• _ASSIGNED TASK A_: Could you transcribe the part of the NYSK preprocessing notebook from "titles = soup.find_all('title')" to "print(text.get_text())"?
• _ASSIGNED TASK B_: Can you pick up the NYSK preprocessing notebook after its last line and keep it going?

• _PROVIDED TEXT_:
• • •
This Jypyter notebook contains code to reproduce the NYSK dataset preprocessing steps described in "A hypergeometric test interpretation of a common tf-idf variant" by Paul Sheridan and Mikael Onsjö. It is assumed that the file "nysk.xml" is present in the directory of execution. The file is made available for download by the UCI Machine Learning Repository at https://archive.ics.uci.edu/ml/datasets/NYSK. The code borrows heavily from the "Text Data Preprocessing: A Walkthrough in Python" tutorial <https://www.kdnuggets.com/2018/03/text-data-preprocessing-walkthrough-python.html>.

Author: Paul Sheridan
Email: paul.sheridan.stats@gmail.com

In [None]:
import os
import re, string, unicodedata
import nltk
import contractions
import inflect
from bs4 import BeautifulSoup
from nltk import word_tokenize, sent_tokenize
from nltk.corpus import stopwords
from nltk.stem import LancasterStemmer, WordNetLemmatizer

In [None]:
infile = open("nysk.xml","r")
contents = infile.read()
soup = BeautifulSoup(contents,'xml')
titles = soup.find_all('title')
texts = soup.find_all('text')

In [None]:
title = titles[0]
print(title.get_text())

In [13]:
text = texts[0]
print(text.get_text())

The New York Post has learned that the woman accusing IMF boss Dominique Strauss-Kahn of sexual assault lived in an apartment exclusively for patients with HIV and AIDS. From the Post: The hotel maid, a West African immigrant, has occupied the fourth-floor High Bridge pad with her 15-year-old daughter since January -- and before that, lived in another Bronx apartment set aside by Harlem Community AIDS United strictly for adults with the virus and their families. The paper was unable to confirm if the accuser has HIV or AIDS because of medical confidentiality laws, but the Post confirmed that the agency rents apartments only for adults with the disease. A Harlem United employee said at least one adult in the apartment must be HIV-positive or have AIDS to qualify to live in one of the residences. Sources told the Post that only the alleged victim and her child lived in the apartment. Strauss-Kahn is accused of forcing the woman to perform oral sex on him. She told police that after the f

In [28]:
sample = text.get_text()
• • •
• _PROVIDED RECORDS_:
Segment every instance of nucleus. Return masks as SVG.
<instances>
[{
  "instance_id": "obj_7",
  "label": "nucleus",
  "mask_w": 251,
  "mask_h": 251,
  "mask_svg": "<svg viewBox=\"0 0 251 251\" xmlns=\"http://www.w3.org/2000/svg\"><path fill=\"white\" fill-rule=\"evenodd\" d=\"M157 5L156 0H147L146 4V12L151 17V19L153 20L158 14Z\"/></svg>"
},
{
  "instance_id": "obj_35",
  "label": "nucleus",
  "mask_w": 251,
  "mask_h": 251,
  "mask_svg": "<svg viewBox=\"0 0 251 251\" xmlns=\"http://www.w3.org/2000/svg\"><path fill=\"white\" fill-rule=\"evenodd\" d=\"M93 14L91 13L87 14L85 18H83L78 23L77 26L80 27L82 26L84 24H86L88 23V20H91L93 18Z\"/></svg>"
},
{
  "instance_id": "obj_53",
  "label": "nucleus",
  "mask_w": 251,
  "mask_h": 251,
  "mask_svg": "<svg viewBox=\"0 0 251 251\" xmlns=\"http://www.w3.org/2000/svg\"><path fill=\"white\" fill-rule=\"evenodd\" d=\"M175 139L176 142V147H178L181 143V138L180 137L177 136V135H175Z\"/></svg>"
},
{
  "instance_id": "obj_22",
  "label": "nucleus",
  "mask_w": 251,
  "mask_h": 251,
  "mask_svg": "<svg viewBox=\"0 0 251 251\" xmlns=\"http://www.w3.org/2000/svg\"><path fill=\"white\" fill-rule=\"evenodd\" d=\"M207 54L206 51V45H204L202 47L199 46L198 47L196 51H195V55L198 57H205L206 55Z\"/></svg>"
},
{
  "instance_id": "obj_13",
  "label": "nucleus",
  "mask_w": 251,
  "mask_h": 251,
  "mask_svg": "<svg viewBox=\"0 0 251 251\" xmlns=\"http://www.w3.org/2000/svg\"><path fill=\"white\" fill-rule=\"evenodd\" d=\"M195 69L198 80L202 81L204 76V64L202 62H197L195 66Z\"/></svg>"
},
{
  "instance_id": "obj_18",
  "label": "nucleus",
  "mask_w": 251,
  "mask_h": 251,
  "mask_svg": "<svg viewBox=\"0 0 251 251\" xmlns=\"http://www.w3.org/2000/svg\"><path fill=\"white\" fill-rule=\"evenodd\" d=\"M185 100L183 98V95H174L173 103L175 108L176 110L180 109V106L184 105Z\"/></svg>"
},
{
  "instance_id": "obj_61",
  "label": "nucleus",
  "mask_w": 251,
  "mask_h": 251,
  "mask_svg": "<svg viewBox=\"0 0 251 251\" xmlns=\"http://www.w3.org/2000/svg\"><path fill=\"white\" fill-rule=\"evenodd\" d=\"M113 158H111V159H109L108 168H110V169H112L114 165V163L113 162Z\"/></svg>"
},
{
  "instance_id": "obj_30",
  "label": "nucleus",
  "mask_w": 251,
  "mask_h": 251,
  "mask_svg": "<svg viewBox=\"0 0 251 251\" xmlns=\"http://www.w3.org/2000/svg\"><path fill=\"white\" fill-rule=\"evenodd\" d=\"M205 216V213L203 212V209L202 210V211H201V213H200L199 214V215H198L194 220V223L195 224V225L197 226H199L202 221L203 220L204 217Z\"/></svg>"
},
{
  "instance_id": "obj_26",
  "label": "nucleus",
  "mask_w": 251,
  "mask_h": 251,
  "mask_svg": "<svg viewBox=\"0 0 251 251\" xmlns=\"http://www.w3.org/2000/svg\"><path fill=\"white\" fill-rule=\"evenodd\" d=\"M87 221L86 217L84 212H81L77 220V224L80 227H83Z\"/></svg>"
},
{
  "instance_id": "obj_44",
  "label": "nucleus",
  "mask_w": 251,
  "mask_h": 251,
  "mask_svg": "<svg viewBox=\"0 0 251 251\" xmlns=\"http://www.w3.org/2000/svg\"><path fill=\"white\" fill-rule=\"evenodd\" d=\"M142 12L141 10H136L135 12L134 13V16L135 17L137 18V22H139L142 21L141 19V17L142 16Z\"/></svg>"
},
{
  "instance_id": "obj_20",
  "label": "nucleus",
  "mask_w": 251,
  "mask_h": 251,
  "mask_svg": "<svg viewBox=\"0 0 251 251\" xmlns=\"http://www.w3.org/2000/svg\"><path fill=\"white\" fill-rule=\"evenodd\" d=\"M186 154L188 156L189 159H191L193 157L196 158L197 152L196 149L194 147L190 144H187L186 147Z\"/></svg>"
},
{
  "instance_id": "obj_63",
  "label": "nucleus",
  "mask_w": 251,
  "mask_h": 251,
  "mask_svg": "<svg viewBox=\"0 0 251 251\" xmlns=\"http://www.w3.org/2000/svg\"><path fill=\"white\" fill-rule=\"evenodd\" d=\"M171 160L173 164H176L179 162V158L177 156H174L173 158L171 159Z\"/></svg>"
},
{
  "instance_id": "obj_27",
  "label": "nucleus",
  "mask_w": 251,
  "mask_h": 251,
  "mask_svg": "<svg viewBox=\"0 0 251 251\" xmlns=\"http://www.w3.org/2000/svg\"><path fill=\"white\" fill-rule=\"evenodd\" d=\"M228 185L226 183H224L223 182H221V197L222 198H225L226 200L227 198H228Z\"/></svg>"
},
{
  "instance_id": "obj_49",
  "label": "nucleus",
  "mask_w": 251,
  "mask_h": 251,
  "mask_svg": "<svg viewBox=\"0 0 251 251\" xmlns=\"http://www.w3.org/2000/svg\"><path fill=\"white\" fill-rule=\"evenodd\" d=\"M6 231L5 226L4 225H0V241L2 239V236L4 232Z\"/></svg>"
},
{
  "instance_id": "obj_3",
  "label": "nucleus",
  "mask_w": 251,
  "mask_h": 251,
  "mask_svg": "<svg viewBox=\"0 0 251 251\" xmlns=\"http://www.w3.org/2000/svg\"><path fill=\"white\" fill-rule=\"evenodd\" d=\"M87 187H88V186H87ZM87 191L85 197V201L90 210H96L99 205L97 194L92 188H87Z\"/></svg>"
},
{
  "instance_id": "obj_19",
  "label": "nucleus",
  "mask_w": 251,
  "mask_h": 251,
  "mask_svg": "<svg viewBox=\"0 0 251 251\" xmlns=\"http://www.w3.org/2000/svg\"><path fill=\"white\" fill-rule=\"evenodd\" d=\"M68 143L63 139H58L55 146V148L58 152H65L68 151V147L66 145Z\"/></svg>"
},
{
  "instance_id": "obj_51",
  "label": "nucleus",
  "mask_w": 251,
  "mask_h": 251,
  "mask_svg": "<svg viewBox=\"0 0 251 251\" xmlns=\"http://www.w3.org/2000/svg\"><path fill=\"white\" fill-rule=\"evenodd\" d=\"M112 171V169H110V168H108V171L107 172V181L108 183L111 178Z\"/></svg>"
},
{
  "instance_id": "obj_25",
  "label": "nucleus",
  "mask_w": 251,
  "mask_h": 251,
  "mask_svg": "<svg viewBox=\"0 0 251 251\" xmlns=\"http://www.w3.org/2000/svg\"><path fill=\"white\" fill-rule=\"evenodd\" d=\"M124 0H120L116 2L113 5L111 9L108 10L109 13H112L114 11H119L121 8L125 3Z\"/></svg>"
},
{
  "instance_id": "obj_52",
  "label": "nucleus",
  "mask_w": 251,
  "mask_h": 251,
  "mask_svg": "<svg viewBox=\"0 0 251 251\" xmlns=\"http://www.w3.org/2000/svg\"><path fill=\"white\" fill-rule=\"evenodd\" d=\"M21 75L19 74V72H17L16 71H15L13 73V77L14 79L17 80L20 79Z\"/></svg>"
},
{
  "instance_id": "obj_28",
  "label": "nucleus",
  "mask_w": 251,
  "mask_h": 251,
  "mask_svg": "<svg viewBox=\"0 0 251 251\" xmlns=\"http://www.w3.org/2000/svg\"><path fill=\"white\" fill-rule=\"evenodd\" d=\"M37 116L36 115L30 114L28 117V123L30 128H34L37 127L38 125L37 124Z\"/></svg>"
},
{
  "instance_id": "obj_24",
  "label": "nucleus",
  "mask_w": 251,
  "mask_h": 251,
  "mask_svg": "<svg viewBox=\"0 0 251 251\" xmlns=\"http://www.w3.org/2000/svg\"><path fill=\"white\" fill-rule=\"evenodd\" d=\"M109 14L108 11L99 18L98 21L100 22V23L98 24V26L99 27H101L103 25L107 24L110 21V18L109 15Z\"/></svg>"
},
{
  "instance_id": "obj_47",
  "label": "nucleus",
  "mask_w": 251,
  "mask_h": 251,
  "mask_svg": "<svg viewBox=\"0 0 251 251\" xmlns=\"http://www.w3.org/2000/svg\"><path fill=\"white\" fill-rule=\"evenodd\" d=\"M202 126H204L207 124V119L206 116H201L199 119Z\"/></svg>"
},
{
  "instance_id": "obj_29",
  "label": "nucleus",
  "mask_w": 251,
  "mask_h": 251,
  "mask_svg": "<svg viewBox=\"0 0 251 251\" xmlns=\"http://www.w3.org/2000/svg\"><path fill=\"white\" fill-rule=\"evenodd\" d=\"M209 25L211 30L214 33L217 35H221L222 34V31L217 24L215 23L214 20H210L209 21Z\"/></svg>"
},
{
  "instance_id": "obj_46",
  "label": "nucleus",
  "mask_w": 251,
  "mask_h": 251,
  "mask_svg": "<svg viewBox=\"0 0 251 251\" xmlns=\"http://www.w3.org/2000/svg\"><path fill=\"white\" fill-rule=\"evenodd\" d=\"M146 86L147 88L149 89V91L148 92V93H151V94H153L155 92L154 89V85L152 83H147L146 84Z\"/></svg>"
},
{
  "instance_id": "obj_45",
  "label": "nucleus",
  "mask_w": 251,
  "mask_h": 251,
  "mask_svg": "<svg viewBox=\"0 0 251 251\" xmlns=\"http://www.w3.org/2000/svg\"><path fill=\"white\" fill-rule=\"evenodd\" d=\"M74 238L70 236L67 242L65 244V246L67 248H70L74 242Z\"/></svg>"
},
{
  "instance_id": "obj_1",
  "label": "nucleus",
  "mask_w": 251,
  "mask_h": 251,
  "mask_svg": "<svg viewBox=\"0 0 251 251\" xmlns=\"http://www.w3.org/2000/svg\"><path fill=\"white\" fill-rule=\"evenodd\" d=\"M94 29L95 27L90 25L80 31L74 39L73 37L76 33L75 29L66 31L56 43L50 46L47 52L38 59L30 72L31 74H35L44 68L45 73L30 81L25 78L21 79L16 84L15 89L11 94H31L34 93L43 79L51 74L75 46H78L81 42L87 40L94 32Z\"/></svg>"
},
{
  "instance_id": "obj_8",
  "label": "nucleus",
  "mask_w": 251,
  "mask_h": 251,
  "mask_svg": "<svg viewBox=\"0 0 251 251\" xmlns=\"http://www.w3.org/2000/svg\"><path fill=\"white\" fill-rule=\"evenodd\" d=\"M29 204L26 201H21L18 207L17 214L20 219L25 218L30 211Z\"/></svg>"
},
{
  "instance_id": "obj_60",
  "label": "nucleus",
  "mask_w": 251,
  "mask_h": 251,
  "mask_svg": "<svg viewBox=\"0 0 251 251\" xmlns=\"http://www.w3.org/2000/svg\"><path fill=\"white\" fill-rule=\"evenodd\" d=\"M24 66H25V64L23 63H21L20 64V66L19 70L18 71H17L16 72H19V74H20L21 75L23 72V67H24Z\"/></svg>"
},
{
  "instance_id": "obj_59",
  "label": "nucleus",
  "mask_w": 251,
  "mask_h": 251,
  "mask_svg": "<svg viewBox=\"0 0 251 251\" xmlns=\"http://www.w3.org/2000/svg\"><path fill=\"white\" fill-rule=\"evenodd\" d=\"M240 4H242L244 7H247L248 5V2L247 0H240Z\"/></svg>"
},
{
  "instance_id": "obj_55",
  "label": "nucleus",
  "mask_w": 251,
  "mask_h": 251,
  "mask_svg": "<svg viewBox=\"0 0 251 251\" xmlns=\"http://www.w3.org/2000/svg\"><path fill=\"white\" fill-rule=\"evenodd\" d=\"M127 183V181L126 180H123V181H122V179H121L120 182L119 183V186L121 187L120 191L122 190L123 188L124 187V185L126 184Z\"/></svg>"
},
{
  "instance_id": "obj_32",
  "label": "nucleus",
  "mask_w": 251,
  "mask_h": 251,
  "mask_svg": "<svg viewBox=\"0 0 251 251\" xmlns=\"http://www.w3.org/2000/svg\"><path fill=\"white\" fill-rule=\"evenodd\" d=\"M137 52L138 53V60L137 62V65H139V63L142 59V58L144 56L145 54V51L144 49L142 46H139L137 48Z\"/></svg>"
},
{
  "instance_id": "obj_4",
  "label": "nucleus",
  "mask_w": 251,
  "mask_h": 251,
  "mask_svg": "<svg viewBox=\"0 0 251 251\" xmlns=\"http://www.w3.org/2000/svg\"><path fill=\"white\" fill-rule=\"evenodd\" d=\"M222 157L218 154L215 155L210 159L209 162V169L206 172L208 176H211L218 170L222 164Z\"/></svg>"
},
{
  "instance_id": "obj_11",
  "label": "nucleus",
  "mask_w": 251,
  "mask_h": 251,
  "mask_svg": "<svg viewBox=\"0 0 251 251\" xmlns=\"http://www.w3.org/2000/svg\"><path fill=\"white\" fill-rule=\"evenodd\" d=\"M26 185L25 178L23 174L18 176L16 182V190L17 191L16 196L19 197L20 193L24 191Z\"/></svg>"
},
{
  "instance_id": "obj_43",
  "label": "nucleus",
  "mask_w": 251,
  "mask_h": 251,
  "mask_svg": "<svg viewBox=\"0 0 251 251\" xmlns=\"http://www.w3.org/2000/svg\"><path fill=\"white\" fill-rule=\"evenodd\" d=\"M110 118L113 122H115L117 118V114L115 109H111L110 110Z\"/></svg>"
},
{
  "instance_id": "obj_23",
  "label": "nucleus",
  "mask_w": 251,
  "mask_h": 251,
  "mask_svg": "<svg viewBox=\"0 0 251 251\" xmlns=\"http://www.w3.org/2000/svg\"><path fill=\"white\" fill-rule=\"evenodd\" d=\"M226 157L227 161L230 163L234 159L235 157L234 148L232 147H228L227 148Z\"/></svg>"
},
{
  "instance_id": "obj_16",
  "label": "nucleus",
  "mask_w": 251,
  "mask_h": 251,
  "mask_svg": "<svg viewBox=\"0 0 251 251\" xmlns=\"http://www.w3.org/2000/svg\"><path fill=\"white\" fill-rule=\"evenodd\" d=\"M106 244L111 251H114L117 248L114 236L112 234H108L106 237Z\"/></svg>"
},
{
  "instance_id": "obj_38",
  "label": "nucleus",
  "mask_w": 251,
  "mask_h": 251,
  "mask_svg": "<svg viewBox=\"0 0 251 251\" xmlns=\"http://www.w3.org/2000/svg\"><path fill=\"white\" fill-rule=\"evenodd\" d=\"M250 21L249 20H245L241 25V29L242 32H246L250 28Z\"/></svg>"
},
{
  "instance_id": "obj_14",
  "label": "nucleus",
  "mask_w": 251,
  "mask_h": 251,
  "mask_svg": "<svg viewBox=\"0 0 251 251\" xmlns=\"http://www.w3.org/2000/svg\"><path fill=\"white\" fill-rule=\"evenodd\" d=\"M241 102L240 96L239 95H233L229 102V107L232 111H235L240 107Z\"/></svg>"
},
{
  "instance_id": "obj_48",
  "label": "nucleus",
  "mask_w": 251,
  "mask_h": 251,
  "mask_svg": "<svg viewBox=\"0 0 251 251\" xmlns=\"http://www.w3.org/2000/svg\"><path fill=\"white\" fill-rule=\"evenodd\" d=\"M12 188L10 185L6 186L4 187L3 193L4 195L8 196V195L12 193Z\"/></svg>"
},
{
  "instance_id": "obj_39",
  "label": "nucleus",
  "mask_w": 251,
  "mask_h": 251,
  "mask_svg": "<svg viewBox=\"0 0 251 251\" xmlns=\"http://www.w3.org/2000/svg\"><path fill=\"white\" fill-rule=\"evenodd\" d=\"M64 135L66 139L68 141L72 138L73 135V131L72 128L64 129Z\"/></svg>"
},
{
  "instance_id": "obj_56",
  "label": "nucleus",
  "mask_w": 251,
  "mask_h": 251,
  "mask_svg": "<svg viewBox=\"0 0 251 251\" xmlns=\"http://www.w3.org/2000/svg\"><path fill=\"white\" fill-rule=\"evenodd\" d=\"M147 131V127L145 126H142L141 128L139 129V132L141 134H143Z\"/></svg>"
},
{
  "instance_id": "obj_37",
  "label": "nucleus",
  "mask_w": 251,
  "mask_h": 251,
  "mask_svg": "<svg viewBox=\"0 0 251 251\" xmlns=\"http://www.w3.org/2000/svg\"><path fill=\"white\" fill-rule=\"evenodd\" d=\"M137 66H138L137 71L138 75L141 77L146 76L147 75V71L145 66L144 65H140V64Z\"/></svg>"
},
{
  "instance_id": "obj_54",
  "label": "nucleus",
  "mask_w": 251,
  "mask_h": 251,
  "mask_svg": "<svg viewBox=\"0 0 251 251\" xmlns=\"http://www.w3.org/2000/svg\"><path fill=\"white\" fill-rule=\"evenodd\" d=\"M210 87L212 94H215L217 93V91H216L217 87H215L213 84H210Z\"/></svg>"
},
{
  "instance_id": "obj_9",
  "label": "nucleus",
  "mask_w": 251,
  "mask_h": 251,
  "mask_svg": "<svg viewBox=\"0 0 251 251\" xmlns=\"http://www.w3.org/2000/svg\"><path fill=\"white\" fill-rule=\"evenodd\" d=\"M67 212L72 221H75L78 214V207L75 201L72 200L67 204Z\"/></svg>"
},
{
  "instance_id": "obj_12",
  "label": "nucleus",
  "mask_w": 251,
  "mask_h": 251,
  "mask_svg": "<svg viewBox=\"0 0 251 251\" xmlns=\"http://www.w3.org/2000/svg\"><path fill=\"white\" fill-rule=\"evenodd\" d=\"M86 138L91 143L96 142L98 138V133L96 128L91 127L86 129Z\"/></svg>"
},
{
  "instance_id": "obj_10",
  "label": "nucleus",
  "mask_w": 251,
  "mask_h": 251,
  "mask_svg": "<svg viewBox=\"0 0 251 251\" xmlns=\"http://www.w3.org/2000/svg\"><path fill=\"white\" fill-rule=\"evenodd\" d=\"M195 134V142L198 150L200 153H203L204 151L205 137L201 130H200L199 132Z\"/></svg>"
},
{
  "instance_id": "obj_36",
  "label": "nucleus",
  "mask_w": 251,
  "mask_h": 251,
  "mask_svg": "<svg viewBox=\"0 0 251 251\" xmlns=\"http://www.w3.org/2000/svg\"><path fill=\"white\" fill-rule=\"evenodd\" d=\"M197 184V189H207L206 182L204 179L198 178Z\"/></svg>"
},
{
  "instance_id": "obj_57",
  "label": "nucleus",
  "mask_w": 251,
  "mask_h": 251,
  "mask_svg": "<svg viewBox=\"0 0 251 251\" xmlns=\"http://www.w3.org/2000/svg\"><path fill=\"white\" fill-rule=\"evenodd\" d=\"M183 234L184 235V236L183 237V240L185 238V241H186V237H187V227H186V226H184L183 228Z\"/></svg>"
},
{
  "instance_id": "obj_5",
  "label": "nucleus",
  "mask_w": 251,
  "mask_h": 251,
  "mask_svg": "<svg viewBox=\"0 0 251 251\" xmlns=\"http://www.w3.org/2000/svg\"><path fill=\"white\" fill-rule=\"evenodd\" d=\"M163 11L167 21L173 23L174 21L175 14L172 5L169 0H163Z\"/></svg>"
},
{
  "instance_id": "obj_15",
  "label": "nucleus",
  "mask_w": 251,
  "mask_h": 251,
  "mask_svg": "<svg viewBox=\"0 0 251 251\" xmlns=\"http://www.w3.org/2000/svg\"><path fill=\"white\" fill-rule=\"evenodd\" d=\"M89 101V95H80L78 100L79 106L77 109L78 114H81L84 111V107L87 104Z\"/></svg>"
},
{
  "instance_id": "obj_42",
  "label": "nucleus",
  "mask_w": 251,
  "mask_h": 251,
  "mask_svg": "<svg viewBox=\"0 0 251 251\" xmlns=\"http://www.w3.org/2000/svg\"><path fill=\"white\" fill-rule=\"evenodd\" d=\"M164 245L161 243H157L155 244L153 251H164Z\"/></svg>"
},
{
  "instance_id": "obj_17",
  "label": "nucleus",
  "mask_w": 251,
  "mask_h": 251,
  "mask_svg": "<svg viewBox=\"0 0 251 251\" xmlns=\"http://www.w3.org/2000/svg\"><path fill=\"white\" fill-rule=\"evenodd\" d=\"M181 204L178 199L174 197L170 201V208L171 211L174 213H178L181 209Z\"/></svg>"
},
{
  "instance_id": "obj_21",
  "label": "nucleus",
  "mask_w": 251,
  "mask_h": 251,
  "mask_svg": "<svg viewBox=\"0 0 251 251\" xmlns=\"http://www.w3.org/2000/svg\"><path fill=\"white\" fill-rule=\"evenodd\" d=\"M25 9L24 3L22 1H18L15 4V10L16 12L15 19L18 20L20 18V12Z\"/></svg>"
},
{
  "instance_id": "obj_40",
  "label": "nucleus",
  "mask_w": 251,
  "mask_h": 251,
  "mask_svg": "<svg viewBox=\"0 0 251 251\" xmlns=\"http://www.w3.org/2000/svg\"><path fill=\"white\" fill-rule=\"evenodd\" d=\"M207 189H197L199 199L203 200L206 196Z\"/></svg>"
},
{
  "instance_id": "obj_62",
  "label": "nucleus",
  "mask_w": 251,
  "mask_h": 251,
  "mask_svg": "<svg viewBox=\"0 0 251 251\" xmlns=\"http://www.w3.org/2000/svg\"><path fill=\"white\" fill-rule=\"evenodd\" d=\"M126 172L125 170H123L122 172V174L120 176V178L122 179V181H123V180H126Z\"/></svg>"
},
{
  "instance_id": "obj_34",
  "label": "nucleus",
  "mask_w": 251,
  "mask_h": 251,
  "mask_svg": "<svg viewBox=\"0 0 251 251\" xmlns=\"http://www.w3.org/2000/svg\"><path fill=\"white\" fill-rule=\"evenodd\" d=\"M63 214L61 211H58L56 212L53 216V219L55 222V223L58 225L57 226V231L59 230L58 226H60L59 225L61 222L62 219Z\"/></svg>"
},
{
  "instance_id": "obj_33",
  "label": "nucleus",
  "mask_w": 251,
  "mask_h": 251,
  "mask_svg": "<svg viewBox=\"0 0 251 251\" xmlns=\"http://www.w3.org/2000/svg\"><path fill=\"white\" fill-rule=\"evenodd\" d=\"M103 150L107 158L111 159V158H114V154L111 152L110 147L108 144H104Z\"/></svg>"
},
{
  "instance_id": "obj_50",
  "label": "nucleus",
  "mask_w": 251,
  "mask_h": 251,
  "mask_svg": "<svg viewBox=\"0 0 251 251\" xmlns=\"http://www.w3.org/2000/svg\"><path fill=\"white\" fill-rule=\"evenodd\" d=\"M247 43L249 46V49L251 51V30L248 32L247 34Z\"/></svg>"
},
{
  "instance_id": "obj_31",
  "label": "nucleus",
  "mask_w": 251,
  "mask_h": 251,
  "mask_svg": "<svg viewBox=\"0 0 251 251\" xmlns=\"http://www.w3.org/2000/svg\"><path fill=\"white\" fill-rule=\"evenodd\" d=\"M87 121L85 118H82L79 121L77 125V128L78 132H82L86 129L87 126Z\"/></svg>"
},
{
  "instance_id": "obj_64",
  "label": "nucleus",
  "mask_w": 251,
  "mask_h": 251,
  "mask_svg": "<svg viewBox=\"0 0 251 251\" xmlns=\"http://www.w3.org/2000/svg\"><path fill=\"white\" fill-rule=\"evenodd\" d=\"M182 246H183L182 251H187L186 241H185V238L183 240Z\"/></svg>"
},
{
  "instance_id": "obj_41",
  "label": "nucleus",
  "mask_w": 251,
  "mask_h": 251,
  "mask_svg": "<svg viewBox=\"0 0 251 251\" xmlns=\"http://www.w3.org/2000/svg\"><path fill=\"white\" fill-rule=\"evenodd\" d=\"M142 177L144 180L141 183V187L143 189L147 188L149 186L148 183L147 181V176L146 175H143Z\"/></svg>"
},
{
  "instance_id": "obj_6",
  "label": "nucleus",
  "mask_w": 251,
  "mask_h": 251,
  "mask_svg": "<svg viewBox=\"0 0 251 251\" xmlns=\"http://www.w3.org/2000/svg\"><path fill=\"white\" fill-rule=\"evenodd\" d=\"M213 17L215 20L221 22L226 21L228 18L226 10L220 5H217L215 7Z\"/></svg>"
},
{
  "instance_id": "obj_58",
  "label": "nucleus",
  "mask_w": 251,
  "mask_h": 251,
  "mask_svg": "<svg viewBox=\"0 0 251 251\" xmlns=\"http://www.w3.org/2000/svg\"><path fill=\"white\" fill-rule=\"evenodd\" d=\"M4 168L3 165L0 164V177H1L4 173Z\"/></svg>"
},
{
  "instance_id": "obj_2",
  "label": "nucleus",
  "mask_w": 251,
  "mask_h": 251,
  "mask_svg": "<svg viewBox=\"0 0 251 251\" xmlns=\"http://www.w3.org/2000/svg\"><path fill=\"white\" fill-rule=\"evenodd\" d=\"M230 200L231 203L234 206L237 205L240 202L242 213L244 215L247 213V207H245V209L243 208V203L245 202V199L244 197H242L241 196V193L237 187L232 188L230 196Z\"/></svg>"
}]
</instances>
• • •
• _ANSWER BOX A_:
titles = soup.find_all('title')
texts = soup.find_all('text')

In [None]:
title = titles[0]
print(title.get_text())

In [13]:
text = texts[0]
print(text.get_text())

• _ANSWER BOX B_:
words = nltk.word_tokenize(sample)
len(words)

397

In [22]:
def remove_non_ascii(words):
    """Remove non-ASCII characters from list of tokenized words"""
    new_words = []
    for word in words:
        new_word = unicodedata.normalize('NFKD', word).encode('ascii', 'ignore').decode('utf-8', 'ignore')
        new_words.append(new_word)
    return new_words

def to_lowercase(words):
    """Convert all characters to lowercase from list of tokenized words"""
    new_words = []
    for word in words:
        new_word = word.lower()
        new_words.append(new_word)
    return new_words

def remove_punctuation(words):
    """Remove punctuation from list of tokenized words"""
    new_words = []
    for word in words:
        new_word = re.sub(r'[^\w\s]', '', word)
        if new_word != '':
            new_words.append(new_word)
    return new_words

def replace_numbers(words):
    """Replace all interger occurrences in list of tokenized words with textual representation"""
    p = inflect.engine()
    new_words = []
    for word in words:
        if word.isdigit():
            new_word = p.number_to_words(word)
            new_words.append(new_word)
        else:
            new_words.append(word)
    return new_words

def remove_stopwords(words):
    """Remove stop words from list of tokenized words"""
    new_words = []
    for word in words:
        if word not in stopwords.words('english'):
            new_words.append(word)
    return new_words

def stem_words(words):
    """Stem words in list of tokenized words"""
    stemmer = LancasterStemmer()
    stems = []
    for word in words:
        stem = stemmer.stem(word)
        stems.append(stem)
    return stems

def lemmatize_verbs(words):
    """Lemmatize verbs in list of tokenized words"""
    lemmatizer = WordNetLemmatizer()
    lemmas = []
    for word in words:
        lemma = lemmatizer.lemmatize(word, pos='v')
        lemmas.append(lemma)
    return lemmas

def normalize(words):
    words = remove_non_ascii(words)
    words = to_lowercase(words)
    words = remove_punctuation(words)
    words = replace_numbers(words)
    words = remove_stopwords(words)
    return words

In [30]:
words = normalize(words)
print(len(words))
print(words)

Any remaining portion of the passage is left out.